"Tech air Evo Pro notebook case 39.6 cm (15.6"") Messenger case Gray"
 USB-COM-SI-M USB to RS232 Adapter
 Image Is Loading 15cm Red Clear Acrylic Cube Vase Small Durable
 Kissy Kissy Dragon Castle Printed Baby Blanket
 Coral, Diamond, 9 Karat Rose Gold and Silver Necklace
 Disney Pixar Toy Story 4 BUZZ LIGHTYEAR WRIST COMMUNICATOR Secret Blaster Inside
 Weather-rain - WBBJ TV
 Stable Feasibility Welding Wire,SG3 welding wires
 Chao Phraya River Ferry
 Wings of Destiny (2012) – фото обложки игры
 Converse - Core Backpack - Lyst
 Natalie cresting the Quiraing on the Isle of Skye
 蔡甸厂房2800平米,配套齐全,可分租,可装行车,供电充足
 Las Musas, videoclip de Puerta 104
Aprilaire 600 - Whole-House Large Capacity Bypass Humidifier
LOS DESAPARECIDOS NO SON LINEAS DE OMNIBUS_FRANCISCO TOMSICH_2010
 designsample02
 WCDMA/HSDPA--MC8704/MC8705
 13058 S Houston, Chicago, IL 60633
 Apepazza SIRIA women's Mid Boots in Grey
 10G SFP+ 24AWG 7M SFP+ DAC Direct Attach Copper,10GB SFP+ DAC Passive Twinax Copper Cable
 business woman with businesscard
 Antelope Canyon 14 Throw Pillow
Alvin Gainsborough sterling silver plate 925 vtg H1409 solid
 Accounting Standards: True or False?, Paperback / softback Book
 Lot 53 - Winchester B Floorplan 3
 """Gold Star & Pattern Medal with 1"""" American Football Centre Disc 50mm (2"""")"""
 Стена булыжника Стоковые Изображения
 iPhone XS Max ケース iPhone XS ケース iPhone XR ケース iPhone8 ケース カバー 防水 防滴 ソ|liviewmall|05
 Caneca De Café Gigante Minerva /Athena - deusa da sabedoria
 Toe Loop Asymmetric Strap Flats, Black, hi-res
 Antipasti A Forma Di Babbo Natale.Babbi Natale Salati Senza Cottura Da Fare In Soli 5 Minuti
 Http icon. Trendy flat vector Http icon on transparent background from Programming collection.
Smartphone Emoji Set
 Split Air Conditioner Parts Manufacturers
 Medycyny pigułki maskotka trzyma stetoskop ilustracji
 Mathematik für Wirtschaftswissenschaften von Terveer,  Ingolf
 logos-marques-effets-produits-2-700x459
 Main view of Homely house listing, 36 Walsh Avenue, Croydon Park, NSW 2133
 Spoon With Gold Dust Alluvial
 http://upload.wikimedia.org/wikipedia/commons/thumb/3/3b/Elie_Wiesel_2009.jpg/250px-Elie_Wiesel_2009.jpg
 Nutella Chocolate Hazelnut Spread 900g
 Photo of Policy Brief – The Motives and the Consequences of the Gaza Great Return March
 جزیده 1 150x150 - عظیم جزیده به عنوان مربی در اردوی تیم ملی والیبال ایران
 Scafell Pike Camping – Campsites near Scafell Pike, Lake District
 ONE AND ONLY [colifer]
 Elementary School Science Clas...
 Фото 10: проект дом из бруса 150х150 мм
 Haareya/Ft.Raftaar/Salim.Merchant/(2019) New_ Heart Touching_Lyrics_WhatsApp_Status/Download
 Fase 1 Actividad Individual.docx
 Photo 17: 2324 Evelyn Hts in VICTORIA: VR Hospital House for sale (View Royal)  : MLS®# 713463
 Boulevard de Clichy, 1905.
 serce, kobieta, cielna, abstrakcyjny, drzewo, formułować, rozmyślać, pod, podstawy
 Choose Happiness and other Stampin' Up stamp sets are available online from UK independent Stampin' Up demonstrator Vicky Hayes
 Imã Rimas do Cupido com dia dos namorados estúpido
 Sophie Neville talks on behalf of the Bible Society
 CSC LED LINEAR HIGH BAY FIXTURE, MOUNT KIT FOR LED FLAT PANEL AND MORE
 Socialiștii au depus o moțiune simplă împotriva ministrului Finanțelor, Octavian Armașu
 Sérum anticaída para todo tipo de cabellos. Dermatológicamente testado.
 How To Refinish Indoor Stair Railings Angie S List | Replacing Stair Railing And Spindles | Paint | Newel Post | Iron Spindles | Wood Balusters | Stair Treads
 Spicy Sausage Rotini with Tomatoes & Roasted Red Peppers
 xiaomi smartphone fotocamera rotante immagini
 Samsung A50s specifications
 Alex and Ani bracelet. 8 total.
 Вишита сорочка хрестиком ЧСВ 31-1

--------------------------------

Find "ONE AND ONLY [colifer]" in the entries above and copy that whole line exactly, then each line after it through the line that contains "CSC LED LINEAR".

 ONE AND ONLY [colifer]
 Elementary School Science Clas...
 Фото 10: проект дом из бруса 150х150 мм
 Haareya/Ft.Raftaar/Salim.Merchant/(2019) New_ Heart Touching_Lyrics_WhatsApp_Status/Download
 Fase 1 Actividad Individual.docx
 Photo 17: 2324 Evelyn Hts in VICTORIA: VR Hospital House for sale (View Royal)  : MLS®# 713463
 Boulevard de Clichy, 1905.
 serce, kobieta, cielna, abstrakcyjny, drzewo, formułować, rozmyślać, pod, podstawy
 Choose Happiness and other Stampin' Up stamp sets are available online from UK independent Stampin' Up demonstrator Vicky Hayes
 Imã Rimas do Cupido com dia dos namorados estúpido
 Sophie Neville talks on behalf of the Bible Society
 CSC LED LINEAR HIGH BAY FIXTURE, MOUNT KIT FOR LED FLAT PANEL AND MORE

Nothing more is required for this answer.